I do the bee's wax surface treatment, and it does work -- on my meers at least. I got this tip from the guru of the White Goddess, Fred Bass. From his article, Slave To The White Goddess, he writes:
The needle like morphology of Sepiolite, which is a non-swelling clay that can absorb its weight in fluid, lends itself readily to the heat driven migration of Beeswax, thus providing pathways for the volatiles of the smoke to move in the Block. The Beeswax will be driven out of the Block by the heat generated by the smoking of the Pipe, leaving the volatiles that produce patina in the Block. This migration is dynamic, which means that coloration can come and go with time and use of the Pipe. The continued use of Beeswax will both serve to protect the surface of the Pipe and aid in the migration of the volatiles that produce the patina. [...]

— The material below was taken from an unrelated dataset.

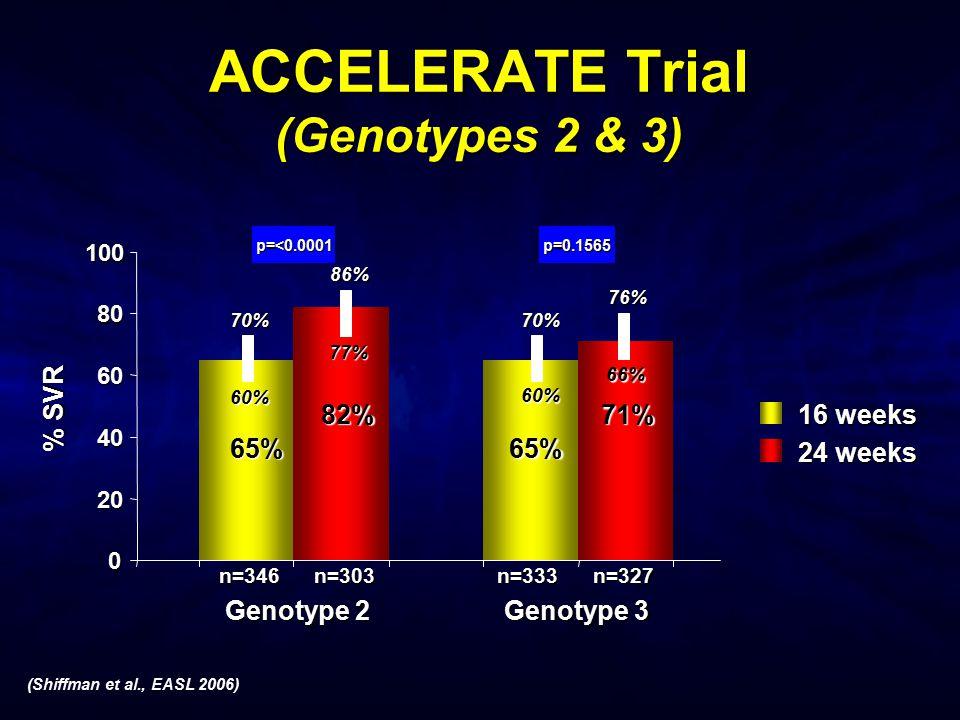 ACCELERATE Trial (Genotypes 2 & 3)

The article contains much more on the subject of wax treatment(s). Here's my result, in a pipe that gets one use per month, at best:
NoNameClawmeer1.jpg
NoNameClawmeer2.jpg


 

warren

Lifer
Sep 13, 2013
12,315
18,398
Foothills of the Chugach Range, AK
I agree completely that wax can help with patina. The surface coloring does vary as you smoke. When I was talking coloring I meant the deep seated, dark brown that has permeated the meerschaum. Patina, surfacing color, migrates around as fingers, heat, or whatever move the wax around. And if the sealing wax is removed the coloring will rise to the outer surface of the meer and not be trapped under the wax. I believe that is why it is recommended that the original surface be handled as little as possible and not at all when warm, thus keeping the coloring trapped within the mineral, under the wax, growing ever darker.

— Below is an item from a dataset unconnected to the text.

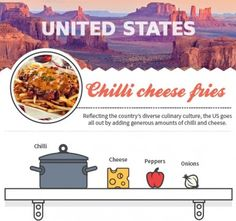 """""""Chili Cheese Fries""""  How People Eat Fries Around World Infographic United States"""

Again, no empirical evidence except for that if you inspect my meers, of which I handle the bowl when smoking, not the shank, most of my pipes have mottled bowls from disturbing the original wax, yet the shanks are almost uniformly deep, dark brown. Almost ebony! If you are trying for the look of Angel Eyes' meer you have to be scrupulous in the handling, or lack of, a new meerschaum, from the first to the last bowl.